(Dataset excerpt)
================================
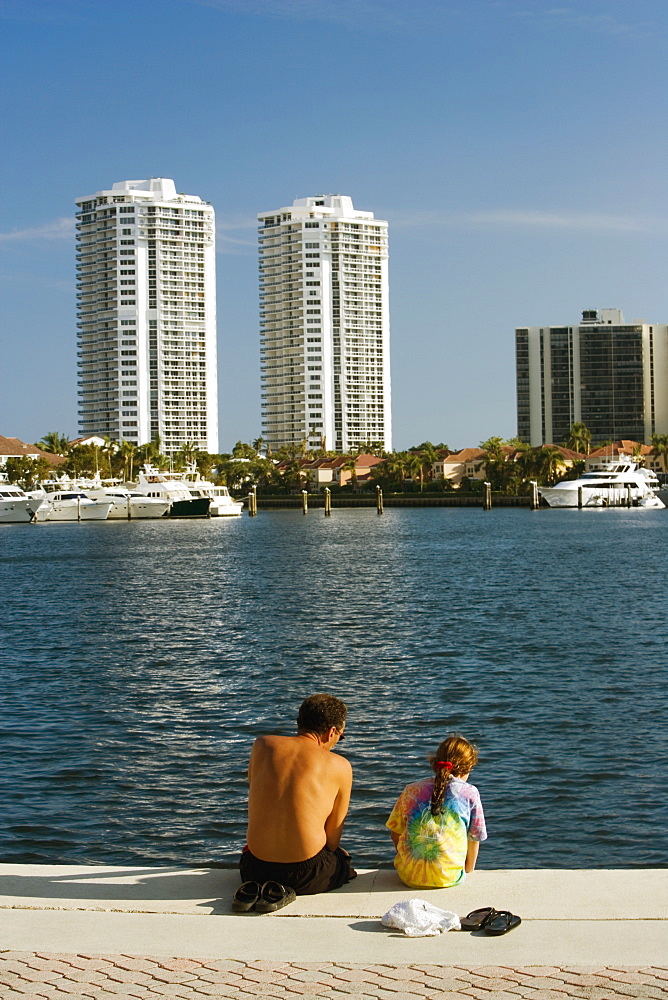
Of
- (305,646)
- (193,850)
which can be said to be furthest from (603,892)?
(305,646)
================================
EXERCISE BRIEF:
Rewrite every line of the listing above as a JSON list of strings, one string per line, omitting blank lines and leaving the pictures out.

THE RESPONSE:
[
  "Of",
  "- (305,646)",
  "- (193,850)",
  "which can be said to be furthest from (603,892)?",
  "(305,646)"
]